Consigne » Poursuivez le récit sur la captivité des deux otages à partir de sa dernière phrase.
---------- Extrait à lire
C'est elle, pourtant, qui avait annoncé que sa compagne Claire Dubois était gravement malade lors d'un de ses appels téléphoniques supervisés par les ravisseurs. C'était faux mais elle n'avait pas le choix: ils voulaient faire monter les enchères.

Que faisaient les deux femmes de leurs journées interminables? Elles se sont raconté leurs vies, de A à Z. Et elles ont tué l'ennui comme elles le pouvaient. En vérifiant la température sur leur briquet-thermomètre, par exemple. «Une fois, il faisait 48 degrés au soleil», se souvient

Stéphanie Jodoin.

Elles parlaient aussi avec leurs ravisseurs. «De nos sociétés, de religion, de politique.» Évidemment, les deux jeunes femmes filaient doux: quand votre interlocuteur est armé d'une kalachnikov, on n'argumente pas trop. Même quand il finit par vous appeler par votre prénom.

Il y a eu quelques échanges surréalistes. Un jour, l'un des gardiens a reproché à Stéphanie Jodoin ses cheveux courts. «Il m'accusait de ne pas vouloir être belle et féminine, et en déduisait que j'étais une espionne de la CIA.» Elle en a profité pour lui expliquer qu'au Canada, tous les enfants, même les plus pauvres, peuvent espérer devenir médecins s'ils travaillent bien à l'école. «Wow, c'est un bon pays»,

a répondu le ravisseur...

Les bourreaux

Elles ont pu avoir de tels échanges avec tous leurs gardiens... sauf un. Celui-là leur a été présenté sous le nom de zaganiotek - Stéphanie Jodoin n'a jamais su exactement ce que cela signifiait, mais elle a bien compris son rôle. C'était le bourreau, qui ne communiquait d'aucune façon avec les otages. Il détournait même les yeux pour ne pas croiser leur regard.

«On nous a dit que si ça devait tourner mal, le zaganiotek allait nous tuer», raconte

Stéphanie Jodoin.

Âgé d'une quarantaine d'années, vêtu d'un habit militaire, le bourreau cultivait un sens de l'humour particulier... Quelques heures avant l'expiration d'un des ultimatums des ravisseurs, il s'est pointé dans leur prison à ciel ouvert en demandant, en arabe: «Claire n'est donc pas encore morte?»

Tous les autres gars se sont mis à rire. «Pourquoi ils se marrent?» a demandé Claire, qui ne comprend pas l'arabe. Stéphanie a attendu deux jours avant de lui traduire la blague...

Une autre fois, les jeunes femmes discutaient de l'incidence du suicide chez les ex-otages. «Ne te suicide pas, on va t'envoyer zaganiotek tout de suite, tu vas éviter d'aller en enfer!» ont suggéré les ravisseurs, dans un nouvel éclat d'humour noir.
--------------------
---------- Données extraites
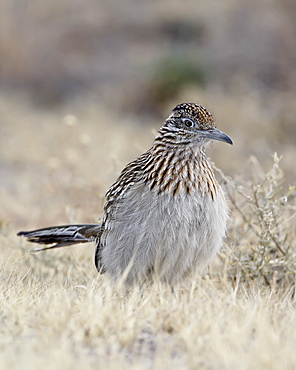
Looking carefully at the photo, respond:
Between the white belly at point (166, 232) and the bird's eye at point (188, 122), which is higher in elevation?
the bird's eye at point (188, 122)

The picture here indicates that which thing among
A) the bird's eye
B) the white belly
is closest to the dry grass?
the white belly

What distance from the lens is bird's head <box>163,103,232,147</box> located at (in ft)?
14.6

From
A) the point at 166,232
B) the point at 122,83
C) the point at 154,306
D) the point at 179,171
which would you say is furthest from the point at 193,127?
the point at 122,83

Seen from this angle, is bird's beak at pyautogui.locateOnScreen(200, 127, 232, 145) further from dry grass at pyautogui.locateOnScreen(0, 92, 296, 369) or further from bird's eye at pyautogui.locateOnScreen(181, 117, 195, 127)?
dry grass at pyautogui.locateOnScreen(0, 92, 296, 369)

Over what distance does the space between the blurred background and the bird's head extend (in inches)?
107

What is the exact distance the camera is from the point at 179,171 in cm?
434

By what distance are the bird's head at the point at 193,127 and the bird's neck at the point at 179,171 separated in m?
0.06

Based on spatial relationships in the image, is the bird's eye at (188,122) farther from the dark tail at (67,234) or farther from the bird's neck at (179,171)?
the dark tail at (67,234)

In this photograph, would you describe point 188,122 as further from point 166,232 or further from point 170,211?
point 166,232

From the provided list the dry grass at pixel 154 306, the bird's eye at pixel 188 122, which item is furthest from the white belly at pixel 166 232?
the bird's eye at pixel 188 122

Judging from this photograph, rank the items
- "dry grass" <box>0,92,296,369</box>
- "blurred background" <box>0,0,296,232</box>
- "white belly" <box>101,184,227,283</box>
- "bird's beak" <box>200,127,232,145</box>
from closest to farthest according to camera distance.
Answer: "dry grass" <box>0,92,296,369</box>, "white belly" <box>101,184,227,283</box>, "bird's beak" <box>200,127,232,145</box>, "blurred background" <box>0,0,296,232</box>

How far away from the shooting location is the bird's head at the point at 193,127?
14.6 feet

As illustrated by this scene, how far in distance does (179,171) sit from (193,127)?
13.3 inches

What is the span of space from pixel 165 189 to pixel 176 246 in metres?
0.37
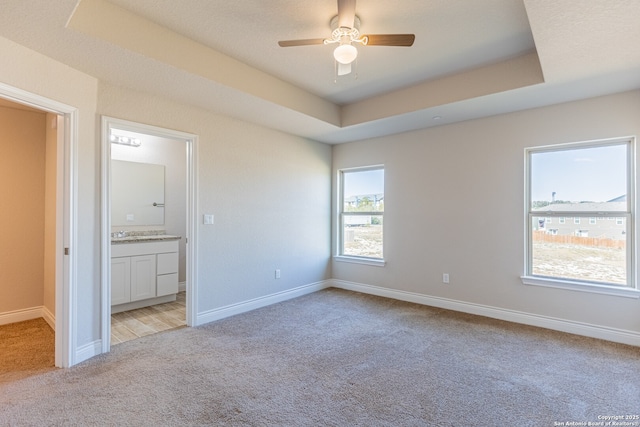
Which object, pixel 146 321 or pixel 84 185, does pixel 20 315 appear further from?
pixel 84 185

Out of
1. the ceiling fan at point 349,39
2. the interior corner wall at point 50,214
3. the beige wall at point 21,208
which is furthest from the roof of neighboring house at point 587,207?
--------------------
Votre réponse »
La libération

Un jour, après une longue conversation téléphonique, «le patron» a dit aux deux otages: «Mabrouk, félicitations, demain vous partez!» Mais ce n'est qu'après avoir été remises à des représentants soudanais que Stéphanie Jodoin et Claire Dubois ont vraiment cru à leur libération.

Rétrospectivement, Stéphanie Jodoin affirme n'avoir jamais remis en question sa décision d'aller travailler au Darfour. Si c'était à refaire, elle ferait la même chose.

Mais pour l'avenir, elle se montre plus prudente. Car ce qui a été le plus difficile à vivre, pour elle, c'est l'idée de ses parents angoissés, à l'autre bout du monde. Quatre fois, Stéphanie Jodoin a pu leur parler au téléphone. Ils ont passé les trois semaines à attendre d'autres signes de vie de leur fille.

«C'est sûr que je ne me vois pas travailler au Québec», confie la jeune femme, dont le contrat avec Aide médicale internationale est échu depuis la fin du mois d'avril. Mais peut-être qu'à l'avenir, elle va choisir des destinations moins risquées. Madagascar plutôt que le Darfour, par exemple...

Stéphanie Jodoin ignore toujours qui étaient vraiment ses ravisseurs. Elle ne connaît pas les conditions de sa libération. Ce qu'elle sait, cependant, c'est qu'elle a laissé derrière elle des gens qui l'avaient accueillie comme si elle était une des leurs.

«Au village, il était impossible de se rendre à la clinique sans qu'un voisin ne nous invite à prendre le thé. Au marché, les gens nous donnaient des tomates et des melons d'eau.»

Ce sont eux, ces villageois généreux, qui paient aujourd'hui le prix de cet enlèvement qui a forcé Aide médicale internationale à suspendre ses activités au Darfour.